Meningite – Danni per diagnosi errata o errore medico

Meningite: conseguenze della mancata diagnosi

La meningite è un’infiammazione a carico delle meningi, cioè le membrane che rivestono il sistema nervoso centrale.

Le cause della meningite

Il processo infiammatorio può avere origine da un’infezione virale, fungina o batterica,

proprio quest’ultima è la più pericolosa in quanto può avere conseguenze nefaste e portare alla morte.

La meningite di tipo batterico colpisce soprattutto prima dei 5 anni e nella fascia d’età compresa tra 15 e 19 anni,

non deve però escludersi la possibilità di essere colpiti anche in età diverse.

I batteri che possono causare meningite sono di tre ceppi, il meningococco di tipo A, B, C, Y e W135.

Il secondo batterio che può portare la patologia è lo pneumococco, e infine, Haemophilis influenzae.

Le persone immunodepresse sono più esposte al rischio di contagio.

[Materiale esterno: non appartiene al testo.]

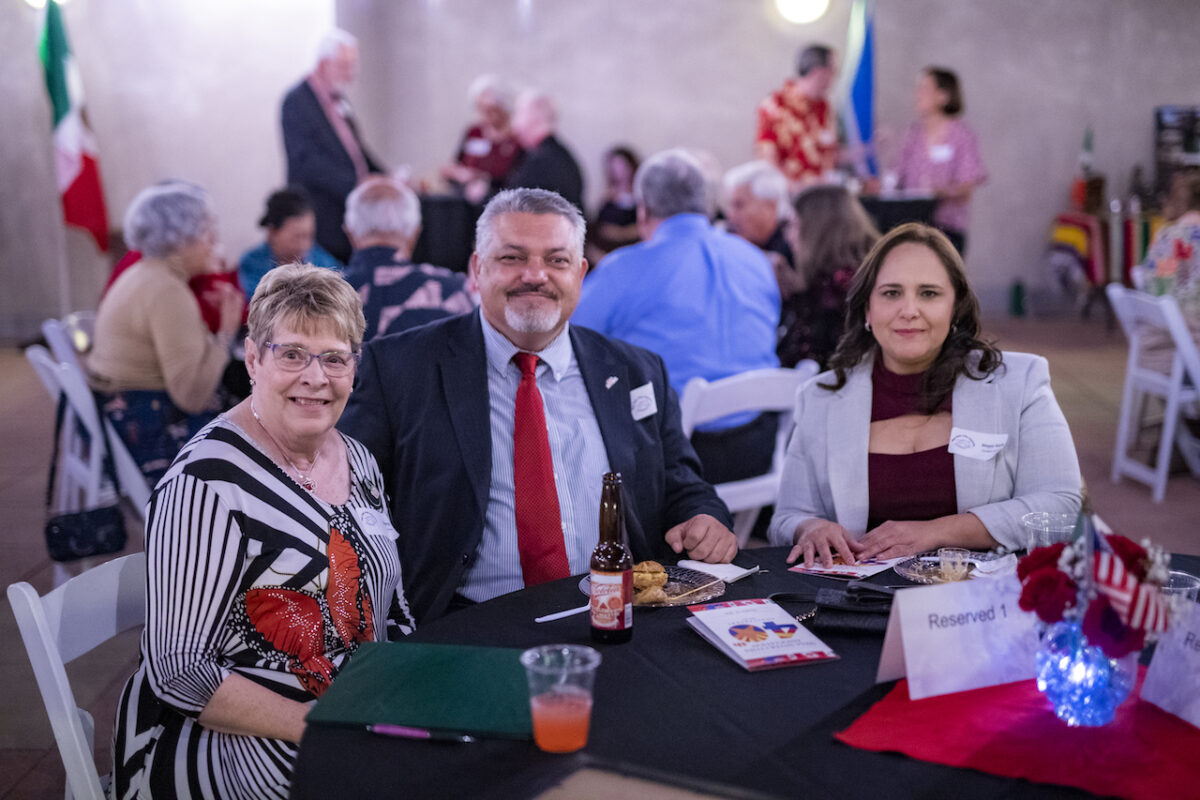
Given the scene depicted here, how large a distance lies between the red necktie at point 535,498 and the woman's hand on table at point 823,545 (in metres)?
0.49

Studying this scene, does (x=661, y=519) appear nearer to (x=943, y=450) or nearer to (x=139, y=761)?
(x=943, y=450)

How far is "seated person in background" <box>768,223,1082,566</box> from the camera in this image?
2291 millimetres

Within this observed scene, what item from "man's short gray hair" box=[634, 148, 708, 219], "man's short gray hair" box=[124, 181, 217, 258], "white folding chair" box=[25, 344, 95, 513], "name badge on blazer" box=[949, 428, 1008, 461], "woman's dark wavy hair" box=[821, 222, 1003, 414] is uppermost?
"man's short gray hair" box=[634, 148, 708, 219]

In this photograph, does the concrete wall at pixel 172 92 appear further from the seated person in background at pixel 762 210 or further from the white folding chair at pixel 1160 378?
the white folding chair at pixel 1160 378

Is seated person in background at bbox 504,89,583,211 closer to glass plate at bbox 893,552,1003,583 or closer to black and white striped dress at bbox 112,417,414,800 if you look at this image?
glass plate at bbox 893,552,1003,583

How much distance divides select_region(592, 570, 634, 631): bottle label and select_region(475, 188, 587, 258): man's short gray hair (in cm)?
108

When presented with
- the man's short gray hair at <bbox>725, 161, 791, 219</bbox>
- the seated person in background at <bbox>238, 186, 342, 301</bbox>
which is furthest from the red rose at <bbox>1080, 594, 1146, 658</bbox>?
the seated person in background at <bbox>238, 186, 342, 301</bbox>

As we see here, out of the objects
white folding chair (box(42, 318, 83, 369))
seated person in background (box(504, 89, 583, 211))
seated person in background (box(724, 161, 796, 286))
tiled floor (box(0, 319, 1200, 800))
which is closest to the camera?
tiled floor (box(0, 319, 1200, 800))

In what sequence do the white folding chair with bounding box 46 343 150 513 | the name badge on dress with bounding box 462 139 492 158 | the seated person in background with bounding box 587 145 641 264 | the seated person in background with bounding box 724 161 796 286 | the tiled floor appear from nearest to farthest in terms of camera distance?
the tiled floor → the white folding chair with bounding box 46 343 150 513 → the seated person in background with bounding box 724 161 796 286 → the name badge on dress with bounding box 462 139 492 158 → the seated person in background with bounding box 587 145 641 264

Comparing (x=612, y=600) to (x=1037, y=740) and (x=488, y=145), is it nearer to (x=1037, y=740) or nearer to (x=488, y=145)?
(x=1037, y=740)

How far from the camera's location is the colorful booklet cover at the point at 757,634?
4.94 ft

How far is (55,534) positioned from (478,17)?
8187 mm

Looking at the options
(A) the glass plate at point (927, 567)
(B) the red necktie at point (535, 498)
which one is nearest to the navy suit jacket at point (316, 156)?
(B) the red necktie at point (535, 498)

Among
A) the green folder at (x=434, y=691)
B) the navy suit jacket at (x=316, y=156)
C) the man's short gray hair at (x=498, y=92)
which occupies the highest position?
the man's short gray hair at (x=498, y=92)
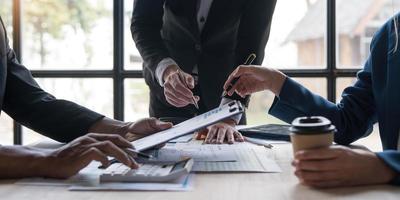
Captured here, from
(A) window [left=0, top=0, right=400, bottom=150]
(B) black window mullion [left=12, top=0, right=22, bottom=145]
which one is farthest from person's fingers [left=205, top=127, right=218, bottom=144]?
(B) black window mullion [left=12, top=0, right=22, bottom=145]

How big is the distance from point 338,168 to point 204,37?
1120mm

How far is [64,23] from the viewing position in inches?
126

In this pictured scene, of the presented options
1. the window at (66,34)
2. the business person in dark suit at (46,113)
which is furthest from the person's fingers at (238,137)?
the window at (66,34)

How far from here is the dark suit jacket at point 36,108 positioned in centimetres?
139

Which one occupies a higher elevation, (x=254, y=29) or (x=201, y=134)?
(x=254, y=29)

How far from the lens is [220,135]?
1.43m

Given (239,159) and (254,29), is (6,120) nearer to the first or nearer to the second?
(254,29)

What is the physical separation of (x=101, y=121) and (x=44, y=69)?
1.90 m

La trasmissione della meningite avviene attraverso goccioline volatili con cui si può entrare a contatto attraverso starnuti, tosse, baci.

Non occorre che vi sia una particolare vicinanza, infatti vi può essere trasmissione anche nel caso in cui la persona infetta sia distante 2 metri.

Proprio per questo i luoghi più a rischio sono quelli chiusi in cui vi è un numero elevato di persone, come scuole, aule universitarie, uffici pubblici.

La sintomatologia

I sintomi che possono far pensare che vi sia in corso una meningite sono febbre alta accompagnata da mani e piedi freddi, cefalea,

sensazione di confusione, vomito e nausea, irritabilità e irrigidimento della muscolatura del collo.

Tra i sintomi che è possibile notare vi è anche la fotofobia, quindi il fastidio alla luce, il pallore e il verificarsi di convulsioni e crisi epilettiche.

Nei neonati è possibile osservare anche un rigonfiamento della fontanella, questo è un sintomo molto evidente di un’infezione in corso di meningite.

In caso di meningite la diagnosi veloce può davvero essere salvavita,

ecco perché è bene non sottovalutare la sintomatologia e recarsi al pronto soccorso.

Il periodo che intercorre tra l’esposizione al batterio o virus e la comparsa della sintomatologia varia in base all’agente infettante.

Solitamente per le infezioni di origine batterica, che come abbiamo visto sono anche le più pericolose,

il periodo tra l’incubazione e la presenza di sintomi è di 2-10 giorni, mentre per le infezioni di tipo virale 3-6 giorni.

Infine, per le infezioni fungine, quindi dovute a funghi la comparsa può essere precoce oppure può arrivare dopo oltre un mese.

Conseguenze della meningite

Tra le conseguenze più gravi di un’infezione di tipo virale vi è la sepsi,

questa è dovuta al diffondersi nel circolo sanguigno di batteri che hanno causato la meningite.

Solitamente la presenza di una sepsi si manifesta con la comparsa di eruzioni cutanee.

La meningite può anche causare una encefalite o una mielite che sono, rispettivamente, un’infezione all’encefalo o al midollo spinale.

A loro volta queste possono avere ulteriori complicanze come perdita dell’udito, disturbi di equilibrio e di comportamento,

difficoltà di concentrazione, perdita della vista.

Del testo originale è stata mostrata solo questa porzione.